Designing an LLM-Based Copilot for Manufacturing Equipment Selection
Jonas Werheid, Oleksandr Melnychuk, Hans Zhou, Meike Huber, Christoph Rippe, Dominik Joosten, Zozan Keskin, Max Wittstamm, Sathya Subramani, Benny Drescher, Amon Göppert, Anas Abdelrazeq, Robert H. Schmitt
TL;DR
The paper tackles the challenge of accelerating ramp-up in manufacturing by introducing a factual-driven copilot that combines large-language models with Retrieval-Augmented Generation in a state-machine framework. It targets equipment selection for robots, feeders, and vision systems, leveraging both relational and semi-structured knowledge to produce structured, traceable recommendations. Industrial evaluation shows the system correctly suggests equipment in most prompts (19/22) with full requirement satisfaction in 6 cases, demonstrating practical potential and highlighting gaps in layout design and ramp-up deployment. The approach promises to reduce ramp-up time and improve decision quality, with future work aimed at end-to-end integration from design through ramp-up implementation.
Abstract
Effective decision-making in automation equipment selection is critical for reducing ramp-up time and maintaining production quality, especially in the face of increasing product variation and market demands.
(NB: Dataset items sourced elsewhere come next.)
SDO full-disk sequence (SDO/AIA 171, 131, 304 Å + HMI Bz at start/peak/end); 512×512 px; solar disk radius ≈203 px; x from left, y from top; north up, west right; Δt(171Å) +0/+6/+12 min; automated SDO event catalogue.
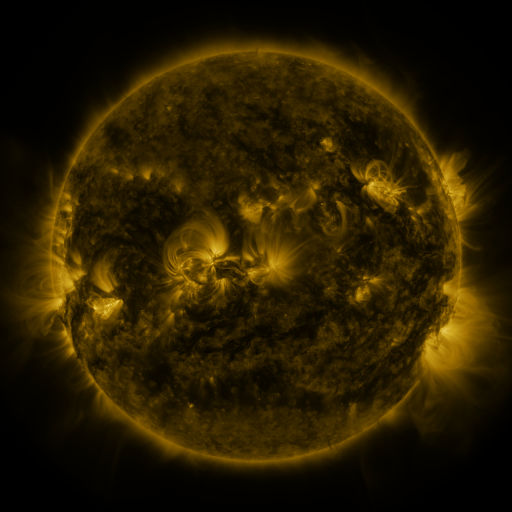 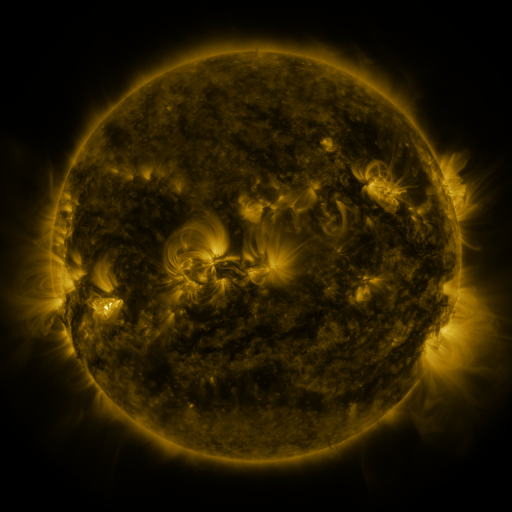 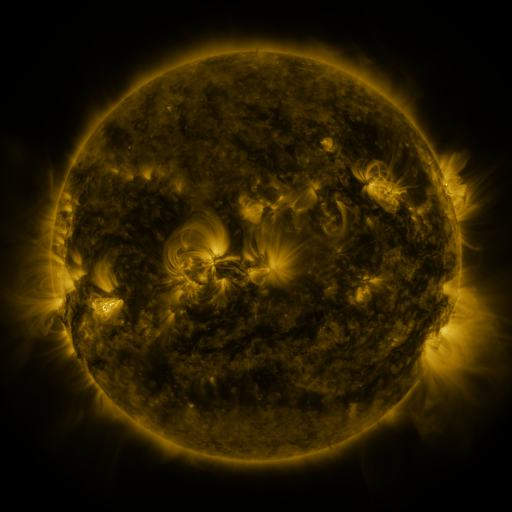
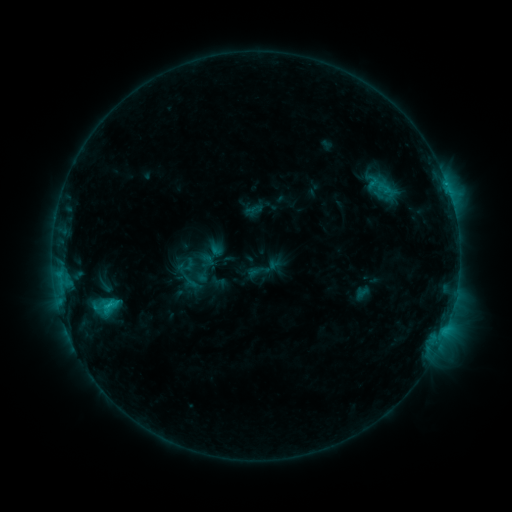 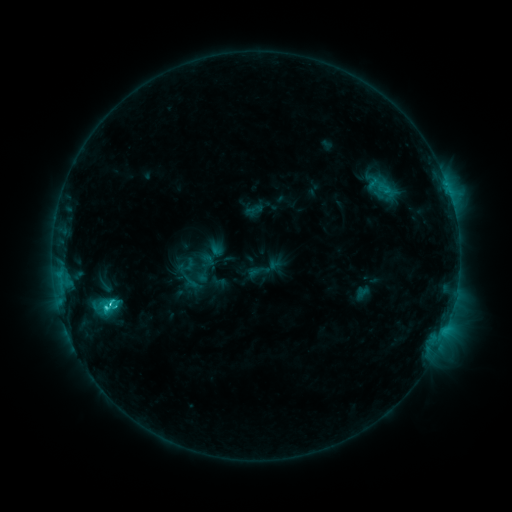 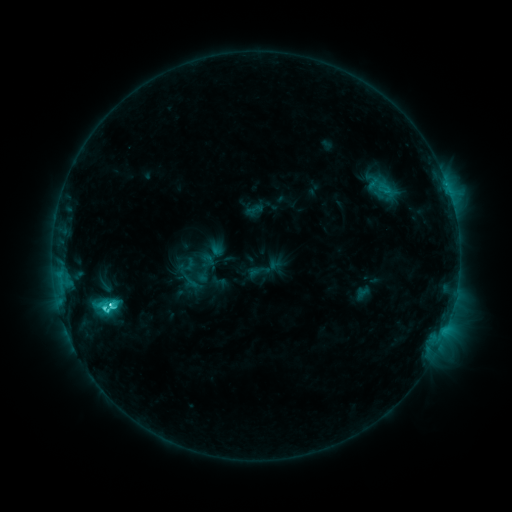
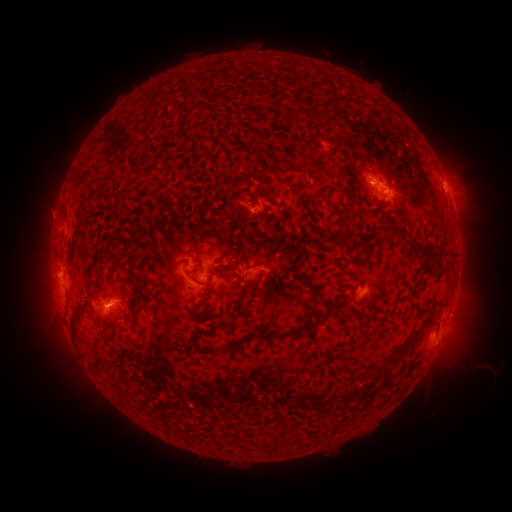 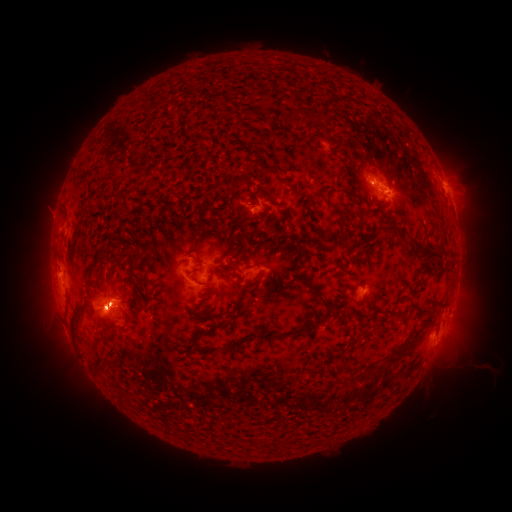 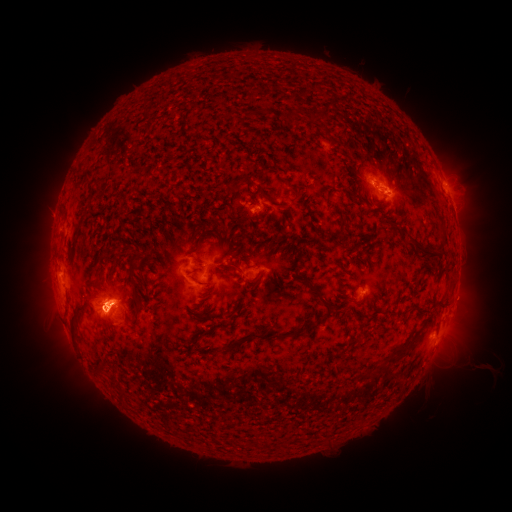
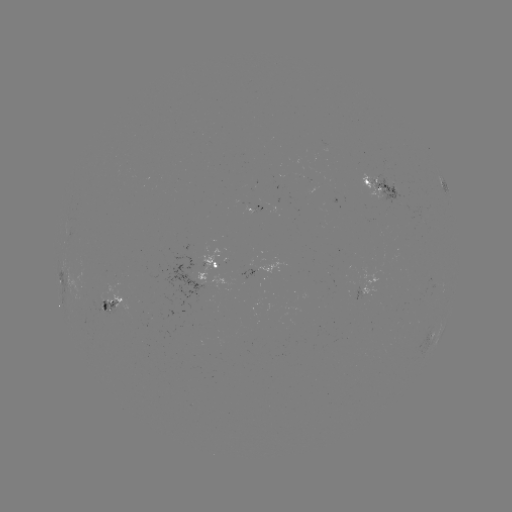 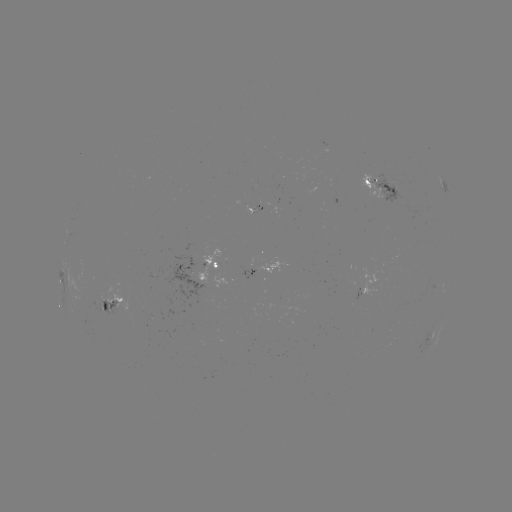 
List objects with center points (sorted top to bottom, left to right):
eruption: (107, 364)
However, limited expertise and resource constraints often result in inefficiencies during the ramp-up phase when new products are integrated into production lines. Existing methods often lack structured and tailored solutions to support automation engineers in reducing ramp-up time, leading to compromises in quality. This research investigates whether large-language models (LLMs), combined with Retrieval-Augmented Generation (RAG), can assist in streamlining equipment selection in ramp-up planning. We propose a factual-driven copilot integrating LLMs with structured and semi-structured knowledge retrieval for three component types (robots, feeders and vision systems), providing a guided and traceable state-machine process for decision-making in automation equipment selection. The system was demonstrated to an industrial partner, who tested it on three internal use-cases. Their feedback affirmed its capability to provide logical and actionable recommendations for automation equipment. More specifically, among 22 equipment prompts analyzed, 19 involved selecting the correct equipment while considering most requirements, and in 6 cases, all requirements were fully met.